Gustavo H. B. Franco é mestre em economia pela PUC do Rio de Janeiro e Ph.D. (1986) pela Universidade de Harvard. Foi professor e pesquisador da PUC-Rio de 1986 a 1993. No serviço público, de 1993 a 1999, foi secretário adjunto de política econômica do Ministério da Fazenda, diretor de assuntos internacionais e presidente do Banco Central do Brasil. Teve participação central na formulação, operacionalização e administração do Plano Real. Após ano sabático, voltou para a PUC-Rio, em 1999, e um ano depois fundou a Rio Bravo Investimentos, empresa de serviços financeiros, onde hoje tem sua ocupação principal. Participa de diversos conselhos de administração e escreve regularmente em jornais e revistas de circulação nacional. Tem 11 livros publicados e seus escritos são encontrados em sua home page: www.econ.puc-rio.br/gfranco

Grande parte dos especialistas afirma que este é o ano do varejo, impulsionado principalmente pelo aumento do crédito, do emprego e da renda. O consumo exagerado pode levar à falta de produtos e ao aumento da inflação?
Acho que vai ser um ano muito bom para o varejo, principalmente, a respeito das medidas contracionistas do Banco Central, cujos efeitos já se fazem sentir antes mesmo de os juros subirem. Não vejo exagero no consumo. Onde há exagero é no gasto público. Os indícios de superaquecimento que fazem o banco se mover poderiam ser eliminados pela atuação anticíclica da política fiscal. Não há risco relevante de aceleração inflacionária, pois o Banco Central fará o trabalho que o ministro da Fazenda não faz.

Qual deve ser o papel do governo?
O principal papel do governo, neste momento, é o de criar condições para a manutenção e a redução da taxa de juros. É isso o que vai dar profundidade ao mercado de capitais e ao investimento, o que, por sua vez, é o que fará sustentável em níveis altos o crescimento do país.

O senhor acredita em crescimento do PIB entre 5 e 6% para este ano?
Esta é a velocidade do crescimento agora, não acredito que tenhamos desaceleração nos próximos meses, mesmo com a elevação nos juros.

Até que ponto as crises globais podem contribuir para nosso crescimento?
Uma coisa é verificar que o Brasil sofreu menos com a crise de forma relativa a outros países.

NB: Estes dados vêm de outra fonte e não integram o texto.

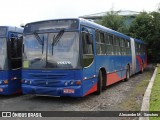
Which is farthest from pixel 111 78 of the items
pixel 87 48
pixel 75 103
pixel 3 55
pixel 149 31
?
pixel 149 31

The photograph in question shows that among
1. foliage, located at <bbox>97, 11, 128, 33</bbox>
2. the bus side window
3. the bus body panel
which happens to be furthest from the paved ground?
foliage, located at <bbox>97, 11, 128, 33</bbox>

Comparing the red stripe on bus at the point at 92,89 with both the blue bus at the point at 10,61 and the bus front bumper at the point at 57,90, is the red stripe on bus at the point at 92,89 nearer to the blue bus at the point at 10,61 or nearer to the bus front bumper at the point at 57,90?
the bus front bumper at the point at 57,90

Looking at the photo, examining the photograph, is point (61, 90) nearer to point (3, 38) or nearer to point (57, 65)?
point (57, 65)

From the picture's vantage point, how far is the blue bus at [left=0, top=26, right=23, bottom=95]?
40.4 ft

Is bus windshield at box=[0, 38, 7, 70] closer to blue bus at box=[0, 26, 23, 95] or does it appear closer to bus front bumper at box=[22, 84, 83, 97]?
blue bus at box=[0, 26, 23, 95]

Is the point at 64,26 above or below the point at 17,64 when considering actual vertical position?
above

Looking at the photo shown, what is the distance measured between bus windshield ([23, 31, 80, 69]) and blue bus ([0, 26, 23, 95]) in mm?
1052

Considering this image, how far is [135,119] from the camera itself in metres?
8.52

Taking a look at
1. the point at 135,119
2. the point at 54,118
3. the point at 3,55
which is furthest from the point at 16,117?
the point at 3,55

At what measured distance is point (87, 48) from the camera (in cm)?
1173

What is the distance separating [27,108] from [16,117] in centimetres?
139

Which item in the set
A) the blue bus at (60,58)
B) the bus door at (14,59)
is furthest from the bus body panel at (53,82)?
the bus door at (14,59)

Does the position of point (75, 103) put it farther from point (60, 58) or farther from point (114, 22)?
point (114, 22)

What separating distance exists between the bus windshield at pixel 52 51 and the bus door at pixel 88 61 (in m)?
0.40
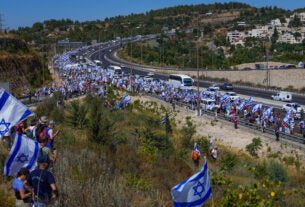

Outra muito diferente é afirmar que crises internacionais ajudam nosso crescimento, uma proposição inteiramente falsa. Não existe essa correlação, crise é crise, o efeito é negativo.

Em âmbito global, o Brasil exporta muito poucos produtos acabados. O senhor acredita na indústria nacional?
O Brasil exporta produtos em que tem vantagem comparativa e a competitividade é fácil e natural em produtos que usam intensivamente recursos naturais abundantes no país. É o que diz a teoria, é o que ocorre na prática. É claro que acredito na indústria nacional, mas não creio em protecionismo, doença que só nos fez mal ao longo desses últimos anos.

O Brasil é o país mais atrativo dos Brics? Está realmente na mira de investidores?
Relativamente aos Brics, temos vantagens e desvantagens. Dentre estas, a legislação trabalhista, tributária e o custo do capital. Dentre as vantagens, o ambiente empresarial, a segurança jurídica, o ambiente contratual e a democracia. Teríamos muito a ganhar em empreender reformas que atacassem essas nossas fragilidades, que são muito claramente percebidas pelo investidor estrangeiro.